In Gant v. State Farm, NPO, COA 4/22/2011, Judge Moore in a nonpublished COA decision dealt within the PIP context the proof needed to obtain lost wages by a self-employed claimant.  In this case, the claimaint presented a spreadsheet on lost income, but the PIP carrier requested tax returns.  The returns were never provided presuit or during suit.  State Farm obtained summary judgment, and the issues were the burden and the opportunity to present evidence.

The reason I am noting this decision is the fact that obtaining wage loss for self-employed persons is difficult. Although the tax returns were requested, they were not provided.   However,  if the tax returns had been provided, what would they have calculated the wage loss on gross sales/earnings or net earnings (after expenses etc)?

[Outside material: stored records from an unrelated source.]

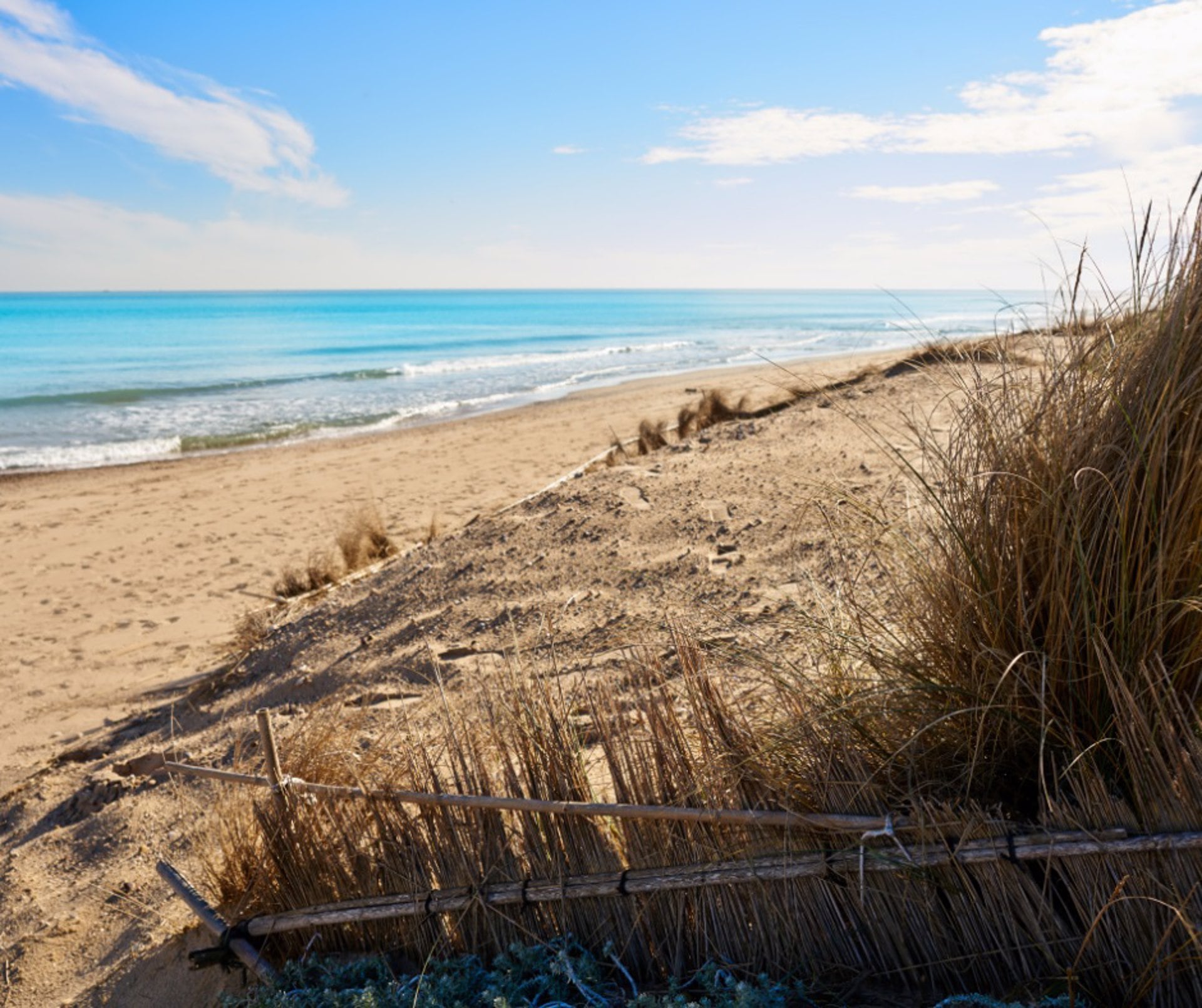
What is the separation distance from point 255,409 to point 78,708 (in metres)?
14.9

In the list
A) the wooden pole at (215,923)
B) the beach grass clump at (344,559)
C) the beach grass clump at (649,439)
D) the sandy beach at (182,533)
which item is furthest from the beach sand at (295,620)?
the beach grass clump at (649,439)

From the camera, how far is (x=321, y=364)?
1186 inches

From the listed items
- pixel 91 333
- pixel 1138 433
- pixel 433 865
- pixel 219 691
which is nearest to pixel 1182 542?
pixel 1138 433

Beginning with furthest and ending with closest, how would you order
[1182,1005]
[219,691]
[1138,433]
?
1. [219,691]
2. [1138,433]
3. [1182,1005]

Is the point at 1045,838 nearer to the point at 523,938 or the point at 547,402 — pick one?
the point at 523,938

All too often, I encounter adjusters who want the net as the basis for calculating wage loss.  This is not correct (IMHO).  Why?  The expenses continue, and it is the wages/earnings that stop.  If the person was employed, then looking at net business income would be the same as looking at the claimant’s individual tax returns after deductions, exclusions, standard deductions, etc.  I just wanted to make that point since I am sometimes concerned that appellate decisions ignore the realities of the world.

The other issue which I thought was of interest is that summary judgment motions sometimes are fast and furioius and forego the opportunity to flesh out the facts.  This case has some good law regarding the standard of review on this point.  Please note that the COA held that the opportunity to engage in discovery and prove her point was amply given to the claimant/plaintiff.

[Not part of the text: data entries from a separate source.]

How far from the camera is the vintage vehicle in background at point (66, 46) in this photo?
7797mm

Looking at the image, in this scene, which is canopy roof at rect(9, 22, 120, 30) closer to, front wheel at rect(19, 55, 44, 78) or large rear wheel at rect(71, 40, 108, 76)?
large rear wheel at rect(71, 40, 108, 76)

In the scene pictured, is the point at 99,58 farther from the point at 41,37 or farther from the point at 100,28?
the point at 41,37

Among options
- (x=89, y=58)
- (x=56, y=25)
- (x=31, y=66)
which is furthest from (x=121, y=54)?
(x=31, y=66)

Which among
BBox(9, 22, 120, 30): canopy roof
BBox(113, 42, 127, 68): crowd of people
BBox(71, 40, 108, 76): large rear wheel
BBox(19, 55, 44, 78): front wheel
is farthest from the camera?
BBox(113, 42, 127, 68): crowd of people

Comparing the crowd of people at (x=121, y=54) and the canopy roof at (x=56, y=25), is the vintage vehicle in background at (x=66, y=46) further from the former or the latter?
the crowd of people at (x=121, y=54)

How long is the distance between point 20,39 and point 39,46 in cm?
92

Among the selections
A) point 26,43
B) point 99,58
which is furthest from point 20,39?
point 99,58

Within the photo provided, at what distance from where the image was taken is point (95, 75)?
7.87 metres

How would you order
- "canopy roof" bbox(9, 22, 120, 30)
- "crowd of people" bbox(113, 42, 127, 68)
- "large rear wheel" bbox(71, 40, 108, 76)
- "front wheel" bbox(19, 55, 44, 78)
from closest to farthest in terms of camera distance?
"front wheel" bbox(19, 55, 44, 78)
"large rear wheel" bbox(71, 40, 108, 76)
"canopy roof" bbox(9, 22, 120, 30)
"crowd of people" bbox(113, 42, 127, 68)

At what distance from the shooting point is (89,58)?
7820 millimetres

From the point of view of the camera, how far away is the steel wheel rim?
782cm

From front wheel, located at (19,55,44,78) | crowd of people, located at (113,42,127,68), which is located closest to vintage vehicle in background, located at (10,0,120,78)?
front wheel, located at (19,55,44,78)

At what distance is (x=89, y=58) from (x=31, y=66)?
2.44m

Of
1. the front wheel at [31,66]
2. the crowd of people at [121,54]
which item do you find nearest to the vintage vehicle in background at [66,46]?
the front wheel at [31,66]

The standard for summary judgment is as follows: “if the pleadings, depositions, answers to interrogatories, stipulations, and admissions on file, together with the affidavits, if any, show that there is no genuine issue as to any material fact and that the moving party is entitled to judgment as a matter of law.”  CR3 56.03.

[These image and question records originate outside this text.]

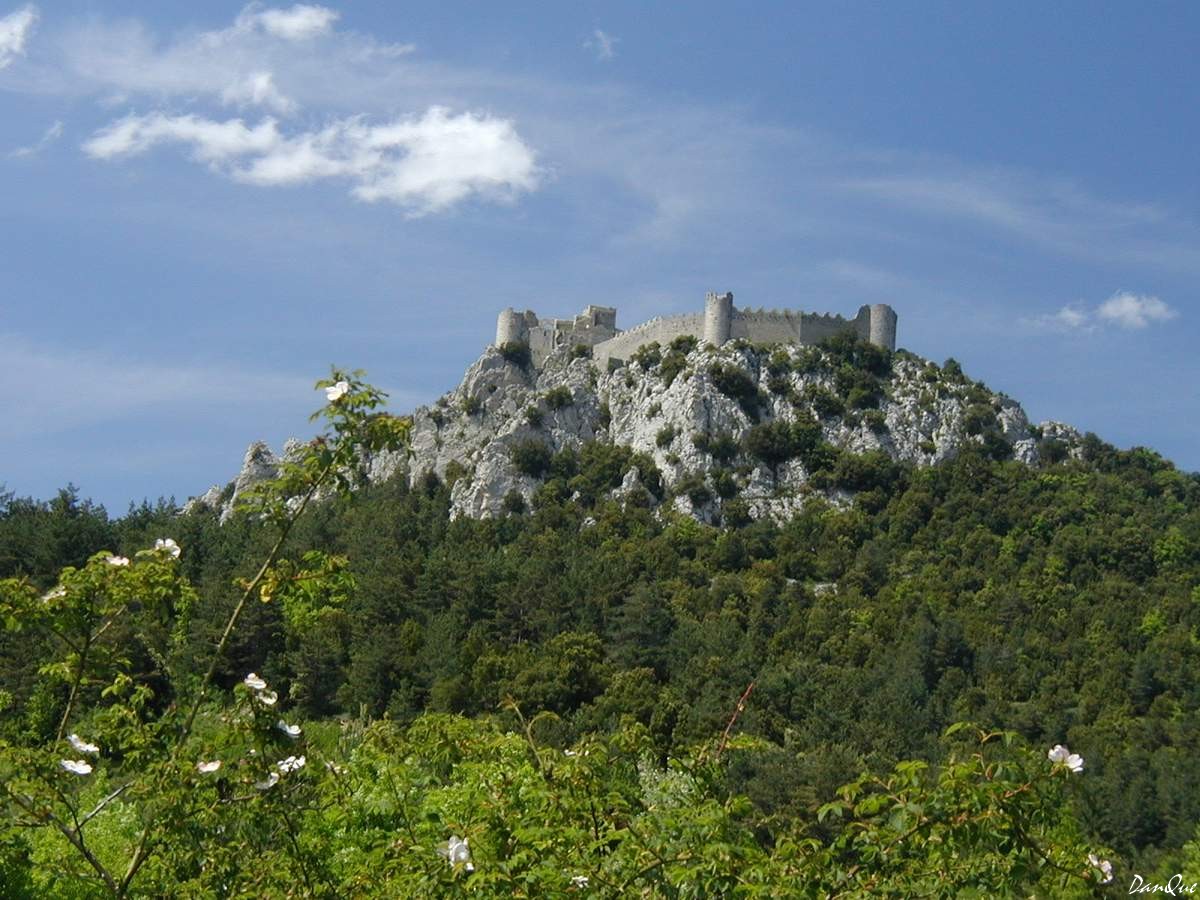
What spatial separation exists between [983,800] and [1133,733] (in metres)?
42.7

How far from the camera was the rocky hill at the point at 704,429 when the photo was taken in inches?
2719

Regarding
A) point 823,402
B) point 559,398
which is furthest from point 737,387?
point 559,398

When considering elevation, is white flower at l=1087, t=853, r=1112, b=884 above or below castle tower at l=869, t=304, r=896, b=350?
below

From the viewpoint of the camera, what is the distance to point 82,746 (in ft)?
22.0

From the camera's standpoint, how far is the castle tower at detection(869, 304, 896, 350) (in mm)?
77062

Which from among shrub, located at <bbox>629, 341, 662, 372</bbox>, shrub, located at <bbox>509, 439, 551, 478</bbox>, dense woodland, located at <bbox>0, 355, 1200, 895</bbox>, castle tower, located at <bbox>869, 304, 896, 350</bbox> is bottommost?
dense woodland, located at <bbox>0, 355, 1200, 895</bbox>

Summary judgment is appropriate when it “appears that it would be impossible for the respondent to produce evidence at the trial warranting a judgment in his favor.” Steelvest, Inc. v. Scansteel Serv. Ctr., Inc., 807 S.W.2d 476, 480 (Ky. 1991). Also, summary judgment cannot be avoided solely on the basis that a party hopes to obtain evidence in the future that will create a genuine issue of material fact. Neal v. Welker, 426 S.W.2d 476, 479-80 (Ky. 1968). However, “summary judgment is only proper after a party has been given ample opportunity to complete discovery[.]” Pendleton Brothers Vending, Inc. v. Commonwealth Finance and Administration Cabinet, 758 S.W.2d 24, 29 (Ky. 1998). It is not necessary that a party actually complete discovery, only that they had an opportunity to do so. Hartford Insurance Group v. Citizens Fidelity Bank & Trust Co., 579 S.W.2d 628, 630 (Ky. App. 1979). We review a grant of summary judgment de novo. Burton v. Kentucky Farm Bureau Mut. Ins. Co., 326 S.W.3d 474, 475 (Ky. App. 2010).